Analysis tools for externally identifying radiation signatures from temporal-spectral data.

Primary LanguagePythonBSD 3-Clause "New" or "Revised" LicenseBSD-3-Clause

RadClass

GitHub issues GitHub pull requests Coverage Status

A collection of tools (including data analysis and machine learning applications) that can be used to explore radiation data (temporal and spectral) for external identification of radiation signatures.

Table of Contents

  1. Installation

  2. Usage

  3. Data Format

Installation

Dependencies

  • Python 3

Versions 3.6-3.9 are currently supported by tests.
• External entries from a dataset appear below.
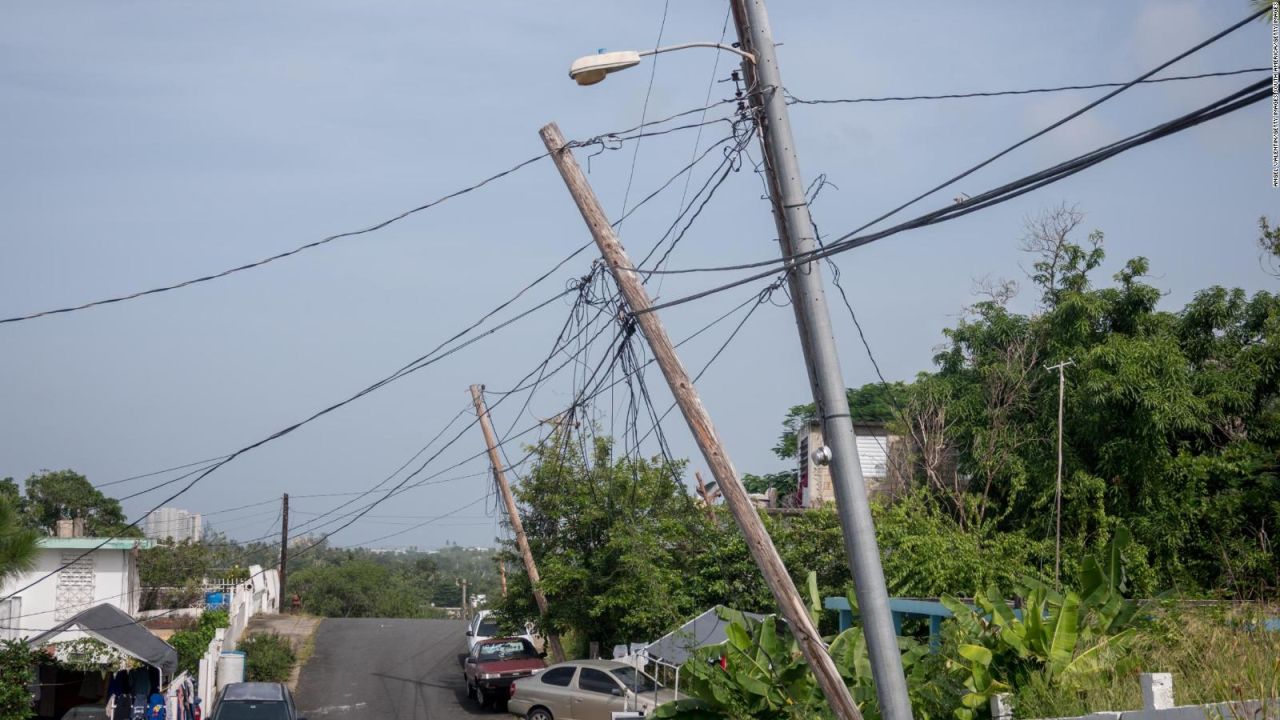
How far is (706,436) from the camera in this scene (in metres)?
9.05

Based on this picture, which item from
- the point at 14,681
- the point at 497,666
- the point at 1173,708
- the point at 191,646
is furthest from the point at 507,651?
the point at 1173,708

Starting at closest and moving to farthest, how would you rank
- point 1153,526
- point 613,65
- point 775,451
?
1. point 613,65
2. point 1153,526
3. point 775,451

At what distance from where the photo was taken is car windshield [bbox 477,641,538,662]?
28.4 metres

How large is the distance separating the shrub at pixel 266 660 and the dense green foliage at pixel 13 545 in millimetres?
13302

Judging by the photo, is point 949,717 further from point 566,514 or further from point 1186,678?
point 566,514

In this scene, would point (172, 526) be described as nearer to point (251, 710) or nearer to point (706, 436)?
point (251, 710)

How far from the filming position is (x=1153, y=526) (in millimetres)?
25172

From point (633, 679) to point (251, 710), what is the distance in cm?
672

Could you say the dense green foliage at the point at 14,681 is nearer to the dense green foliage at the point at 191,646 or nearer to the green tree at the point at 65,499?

The following Python packages are required to run (found in requirements.txt):

  • h5py
  • numpy
  • progressbar2
  • matplotlib
  • seaborn
  • scipy
  • sklearn
  • hyperopt
  • torch
  • shadow-ssml

Modules can be imported from the repository directory (e.g. from RadClass.H0 import H0) or RadClass can be installed using pip:

python -m pip install /path/to/RadClass/. --user

Usage

RadClass is designed to be modular, allowing a user to use analysis modules as needed:

RadClass Workflow

An HDF5 data file is specified as input, which is processed by DataSet. The user can specify a type of AnalysisParameters. For example, H0 for hypothesis testing, BackgroundEstimator for background estimation, etc. Processor then uses DataSet and the user specified AnalysisParameters to run, storing the results for use by the user. To see examples of how a user can initialize and run Processor, review /tests/.

Data Format

RadClass.Processor expects a data structure as follows:

File Structure

The HDF5 file must have three groups:

  1. A vector of epoch timestamps at which the measurement was taken.
  2. If applicable, the live recording time of the detector to correct for dead time. If not applicable, a vector of 1's.
  3. A data matrix of n measurements given for m bins.

Each group's name must be specified in an input dictionary: labels.
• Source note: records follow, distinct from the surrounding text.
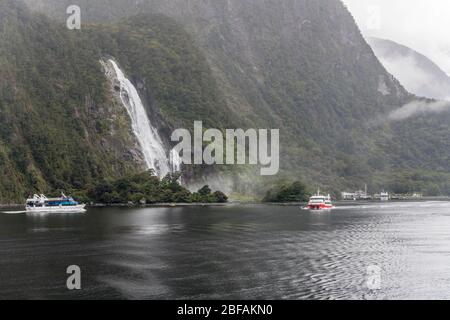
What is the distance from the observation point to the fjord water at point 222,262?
Answer: 140ft

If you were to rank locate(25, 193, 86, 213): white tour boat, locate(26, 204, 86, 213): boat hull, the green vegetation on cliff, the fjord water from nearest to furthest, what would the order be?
the fjord water < locate(26, 204, 86, 213): boat hull < locate(25, 193, 86, 213): white tour boat < the green vegetation on cliff

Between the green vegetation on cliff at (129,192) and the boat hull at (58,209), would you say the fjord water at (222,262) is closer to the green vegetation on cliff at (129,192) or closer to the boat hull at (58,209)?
the boat hull at (58,209)

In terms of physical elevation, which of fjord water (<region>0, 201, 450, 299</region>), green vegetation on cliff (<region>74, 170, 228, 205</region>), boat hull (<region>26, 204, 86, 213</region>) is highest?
green vegetation on cliff (<region>74, 170, 228, 205</region>)

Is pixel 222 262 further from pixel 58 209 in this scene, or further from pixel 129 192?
pixel 129 192

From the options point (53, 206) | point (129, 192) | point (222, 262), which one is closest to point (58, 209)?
point (53, 206)

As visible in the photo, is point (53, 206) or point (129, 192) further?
point (129, 192)

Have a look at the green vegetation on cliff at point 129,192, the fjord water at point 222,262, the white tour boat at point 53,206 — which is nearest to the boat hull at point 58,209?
the white tour boat at point 53,206

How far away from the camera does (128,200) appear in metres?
186

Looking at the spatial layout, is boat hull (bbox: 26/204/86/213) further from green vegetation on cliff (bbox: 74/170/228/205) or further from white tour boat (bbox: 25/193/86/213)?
green vegetation on cliff (bbox: 74/170/228/205)

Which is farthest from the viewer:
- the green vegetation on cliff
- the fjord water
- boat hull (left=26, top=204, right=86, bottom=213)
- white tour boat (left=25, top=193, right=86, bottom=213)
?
the green vegetation on cliff

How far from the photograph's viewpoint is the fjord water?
4272 cm

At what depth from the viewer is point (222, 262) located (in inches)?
2159

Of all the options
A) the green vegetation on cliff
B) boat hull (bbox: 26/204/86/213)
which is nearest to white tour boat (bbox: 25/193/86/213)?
boat hull (bbox: 26/204/86/213)

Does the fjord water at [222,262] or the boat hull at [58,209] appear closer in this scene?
the fjord water at [222,262]
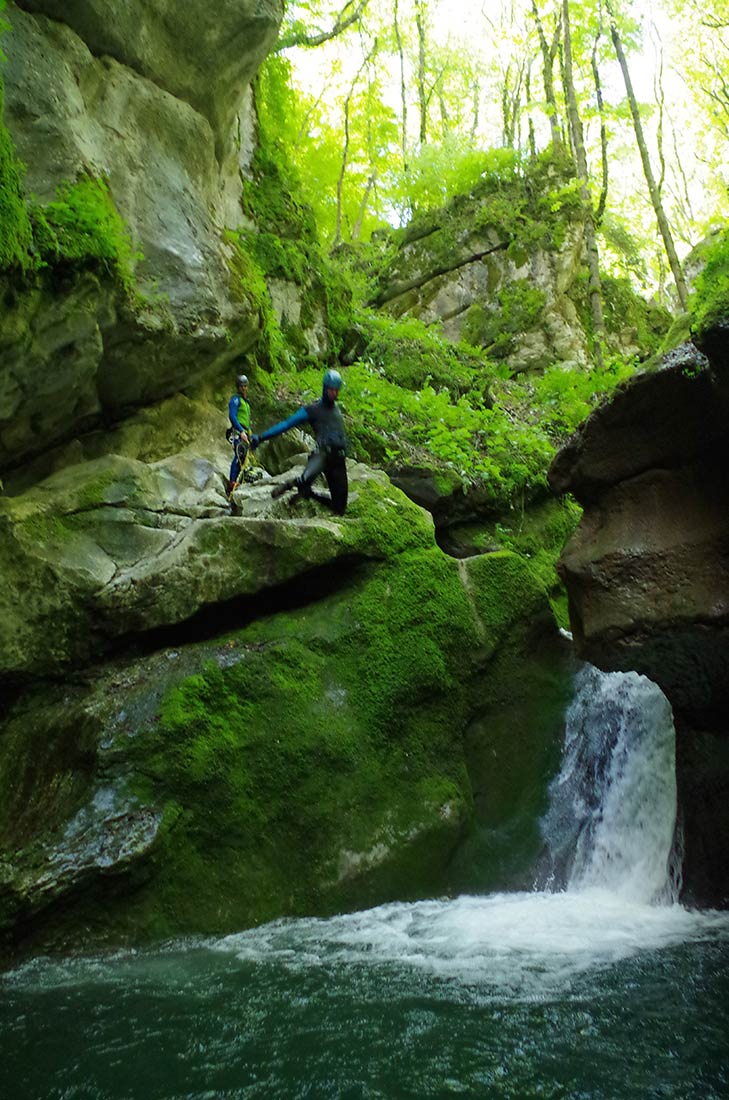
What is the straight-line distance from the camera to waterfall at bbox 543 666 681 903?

Integration occurs over the course of the data matrix.

Integration Algorithm

Data rows are corrected for dead time and summed for the specified integration input length (then averaged over the integration period). If stride is specified, the working timestamp will advance forward by the specified amount. While a required input, setting stride = integration will ignore this behavior. A cache_size can be given, which will pre-slice a specified number of rows into RadClass to reduce file I/O. Otherwise, each set of integration rows will be sliced separately. A start_time and stop_time can also be specified for periods of data processing smaller than the total length of the input file. These two variables must be epoch timestamps in units of seconds, which can generally be given using the time and datetime Python modules:

time.mktime(datetime.datetime.strptime(x, "%m/%d/%Y %H:%M:%S").timetuple())

Where x is a date string. See module docs for more details.